#### [TO DO]
(a) In the excerpt about the Australian newspaper, in which month and year did the writer decide to write the essay?
(b) Retype a stretch of the excerpt about the Australian newspaper: begin at the words "I took the decision" and stop after "decision than this.".

I took the decision to write this essay in September 2010. I had long been concerned with the role the Australian had played over the question of action on climate change. By then I was also convinced that this newspaper, which had played an important part in the unravelling of the Rudd government, would not rest until it saw the end of the Gillard government and the destruction of the Labor–Greens alliance. However, there was more to the decision than this. 

The Australian is in my view the country’s most important newspaper. Under Chris Mitchell it has evolved into a kind of broadsheet perhaps never before seen here. It is an unusually ideological paper, committed to advancing the causes of neoliberalism in economics and neoconservatism in the sphere of foreign policy. Its style and tone are also unlike that of any other newspaper in the nation’s history. The Australian is ruthless in pursuit of those who oppose its worldview – market fundamentalism, minimal action on climate change, the federal Intervention in indigenous affairs, uncritical support for the American alliance and for Israel, opposition to what it calls political correctness and moral relativism. It exhibits distaste, even hatred, for what it terms “the Left,” and in particular for the Greens. It is driven by contempt for its two natural rivals, the Fairfax press and the ABC, one of which it seems to wish to destroy altogether, the other of which it seeks to discredit for its supposed left-wing bias and to reshape. Both the Fairfax newspapers and the ABC are constantly attacked and belittled by the Australian. Yet at least until the Murdoch empire was weakened in early July 2011, for the most part they turned the other cheek.

#### [EXCERPTED RECORDS]
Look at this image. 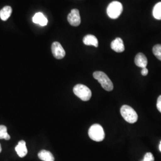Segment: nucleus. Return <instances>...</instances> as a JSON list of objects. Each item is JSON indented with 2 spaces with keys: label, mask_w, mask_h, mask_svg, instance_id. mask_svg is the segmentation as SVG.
Instances as JSON below:
<instances>
[{
  "label": "nucleus",
  "mask_w": 161,
  "mask_h": 161,
  "mask_svg": "<svg viewBox=\"0 0 161 161\" xmlns=\"http://www.w3.org/2000/svg\"><path fill=\"white\" fill-rule=\"evenodd\" d=\"M153 53L158 59L161 61V44H157L153 47Z\"/></svg>",
  "instance_id": "obj_17"
},
{
  "label": "nucleus",
  "mask_w": 161,
  "mask_h": 161,
  "mask_svg": "<svg viewBox=\"0 0 161 161\" xmlns=\"http://www.w3.org/2000/svg\"><path fill=\"white\" fill-rule=\"evenodd\" d=\"M38 157L43 161H54V158L52 153L46 150H42L38 153Z\"/></svg>",
  "instance_id": "obj_13"
},
{
  "label": "nucleus",
  "mask_w": 161,
  "mask_h": 161,
  "mask_svg": "<svg viewBox=\"0 0 161 161\" xmlns=\"http://www.w3.org/2000/svg\"><path fill=\"white\" fill-rule=\"evenodd\" d=\"M0 139H5L8 140L10 139V136L7 132V128L5 125H0Z\"/></svg>",
  "instance_id": "obj_16"
},
{
  "label": "nucleus",
  "mask_w": 161,
  "mask_h": 161,
  "mask_svg": "<svg viewBox=\"0 0 161 161\" xmlns=\"http://www.w3.org/2000/svg\"><path fill=\"white\" fill-rule=\"evenodd\" d=\"M15 150L17 152V155L20 157L23 158L27 155L28 150L26 145V142L24 140L20 141L15 147Z\"/></svg>",
  "instance_id": "obj_9"
},
{
  "label": "nucleus",
  "mask_w": 161,
  "mask_h": 161,
  "mask_svg": "<svg viewBox=\"0 0 161 161\" xmlns=\"http://www.w3.org/2000/svg\"><path fill=\"white\" fill-rule=\"evenodd\" d=\"M74 92L75 95L82 101H88L92 96L90 89L84 85L77 84L74 88Z\"/></svg>",
  "instance_id": "obj_3"
},
{
  "label": "nucleus",
  "mask_w": 161,
  "mask_h": 161,
  "mask_svg": "<svg viewBox=\"0 0 161 161\" xmlns=\"http://www.w3.org/2000/svg\"><path fill=\"white\" fill-rule=\"evenodd\" d=\"M111 48L117 53H122L125 50V46L124 45L123 40L121 38H116L112 41L110 44Z\"/></svg>",
  "instance_id": "obj_8"
},
{
  "label": "nucleus",
  "mask_w": 161,
  "mask_h": 161,
  "mask_svg": "<svg viewBox=\"0 0 161 161\" xmlns=\"http://www.w3.org/2000/svg\"><path fill=\"white\" fill-rule=\"evenodd\" d=\"M83 42L86 46H93L97 47L98 46L97 38L92 35H86L83 38Z\"/></svg>",
  "instance_id": "obj_12"
},
{
  "label": "nucleus",
  "mask_w": 161,
  "mask_h": 161,
  "mask_svg": "<svg viewBox=\"0 0 161 161\" xmlns=\"http://www.w3.org/2000/svg\"><path fill=\"white\" fill-rule=\"evenodd\" d=\"M33 22L36 24H39L41 26H46L48 23V20L46 17L42 13H36L32 18Z\"/></svg>",
  "instance_id": "obj_11"
},
{
  "label": "nucleus",
  "mask_w": 161,
  "mask_h": 161,
  "mask_svg": "<svg viewBox=\"0 0 161 161\" xmlns=\"http://www.w3.org/2000/svg\"><path fill=\"white\" fill-rule=\"evenodd\" d=\"M134 62L138 67L142 68H146L147 64V59L144 54L142 53H139L136 55Z\"/></svg>",
  "instance_id": "obj_10"
},
{
  "label": "nucleus",
  "mask_w": 161,
  "mask_h": 161,
  "mask_svg": "<svg viewBox=\"0 0 161 161\" xmlns=\"http://www.w3.org/2000/svg\"><path fill=\"white\" fill-rule=\"evenodd\" d=\"M123 11V7L121 3L118 1H113L110 3L107 8V14L108 16L115 19L119 17Z\"/></svg>",
  "instance_id": "obj_5"
},
{
  "label": "nucleus",
  "mask_w": 161,
  "mask_h": 161,
  "mask_svg": "<svg viewBox=\"0 0 161 161\" xmlns=\"http://www.w3.org/2000/svg\"><path fill=\"white\" fill-rule=\"evenodd\" d=\"M68 20L70 25L78 26L80 25V12L78 9H72L68 16Z\"/></svg>",
  "instance_id": "obj_7"
},
{
  "label": "nucleus",
  "mask_w": 161,
  "mask_h": 161,
  "mask_svg": "<svg viewBox=\"0 0 161 161\" xmlns=\"http://www.w3.org/2000/svg\"><path fill=\"white\" fill-rule=\"evenodd\" d=\"M157 109L161 113V95L158 97L157 100V104H156Z\"/></svg>",
  "instance_id": "obj_19"
},
{
  "label": "nucleus",
  "mask_w": 161,
  "mask_h": 161,
  "mask_svg": "<svg viewBox=\"0 0 161 161\" xmlns=\"http://www.w3.org/2000/svg\"><path fill=\"white\" fill-rule=\"evenodd\" d=\"M12 13V8L10 6H6L0 10V17L1 20L6 21L10 17Z\"/></svg>",
  "instance_id": "obj_14"
},
{
  "label": "nucleus",
  "mask_w": 161,
  "mask_h": 161,
  "mask_svg": "<svg viewBox=\"0 0 161 161\" xmlns=\"http://www.w3.org/2000/svg\"><path fill=\"white\" fill-rule=\"evenodd\" d=\"M52 52L54 57L57 59L63 58L66 54L63 47L58 42H54L52 44Z\"/></svg>",
  "instance_id": "obj_6"
},
{
  "label": "nucleus",
  "mask_w": 161,
  "mask_h": 161,
  "mask_svg": "<svg viewBox=\"0 0 161 161\" xmlns=\"http://www.w3.org/2000/svg\"><path fill=\"white\" fill-rule=\"evenodd\" d=\"M121 114L123 118L128 123L134 124L138 119L137 114L130 106H122L121 108Z\"/></svg>",
  "instance_id": "obj_2"
},
{
  "label": "nucleus",
  "mask_w": 161,
  "mask_h": 161,
  "mask_svg": "<svg viewBox=\"0 0 161 161\" xmlns=\"http://www.w3.org/2000/svg\"><path fill=\"white\" fill-rule=\"evenodd\" d=\"M93 77L98 81L104 89L110 92L114 89V84L108 76L103 72L96 71L93 73Z\"/></svg>",
  "instance_id": "obj_1"
},
{
  "label": "nucleus",
  "mask_w": 161,
  "mask_h": 161,
  "mask_svg": "<svg viewBox=\"0 0 161 161\" xmlns=\"http://www.w3.org/2000/svg\"><path fill=\"white\" fill-rule=\"evenodd\" d=\"M1 151H2V149H1V144H0V153L1 152Z\"/></svg>",
  "instance_id": "obj_22"
},
{
  "label": "nucleus",
  "mask_w": 161,
  "mask_h": 161,
  "mask_svg": "<svg viewBox=\"0 0 161 161\" xmlns=\"http://www.w3.org/2000/svg\"><path fill=\"white\" fill-rule=\"evenodd\" d=\"M153 16L157 20H161V2L157 3L153 9Z\"/></svg>",
  "instance_id": "obj_15"
},
{
  "label": "nucleus",
  "mask_w": 161,
  "mask_h": 161,
  "mask_svg": "<svg viewBox=\"0 0 161 161\" xmlns=\"http://www.w3.org/2000/svg\"><path fill=\"white\" fill-rule=\"evenodd\" d=\"M155 161V159H154V156H153V155L148 152L144 156V158L143 159L142 161Z\"/></svg>",
  "instance_id": "obj_18"
},
{
  "label": "nucleus",
  "mask_w": 161,
  "mask_h": 161,
  "mask_svg": "<svg viewBox=\"0 0 161 161\" xmlns=\"http://www.w3.org/2000/svg\"><path fill=\"white\" fill-rule=\"evenodd\" d=\"M147 74H148V69H147L146 68H142V75H143V76H146Z\"/></svg>",
  "instance_id": "obj_20"
},
{
  "label": "nucleus",
  "mask_w": 161,
  "mask_h": 161,
  "mask_svg": "<svg viewBox=\"0 0 161 161\" xmlns=\"http://www.w3.org/2000/svg\"><path fill=\"white\" fill-rule=\"evenodd\" d=\"M159 150H160V152H161V142H160V144H159Z\"/></svg>",
  "instance_id": "obj_21"
},
{
  "label": "nucleus",
  "mask_w": 161,
  "mask_h": 161,
  "mask_svg": "<svg viewBox=\"0 0 161 161\" xmlns=\"http://www.w3.org/2000/svg\"><path fill=\"white\" fill-rule=\"evenodd\" d=\"M88 136L94 141L102 142L104 138L105 134L103 127L100 125L94 124L89 128Z\"/></svg>",
  "instance_id": "obj_4"
}]
</instances>
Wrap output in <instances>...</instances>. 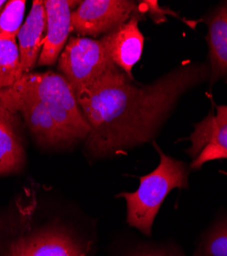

#### [PROBLEM SOLUTIONS]
(a) September 2010

(b)
I took the decision to write this essay in September 2010. I had long been concerned with the role the Australian had played over the question of action on climate change. By then I was also convinced that this newspaper, which had played an important part in the unravelling of the Rudd government, would not rest until it saw the end of the Gillard government and the destruction of the Labor–Greens alliance. However, there was more to the decision than this.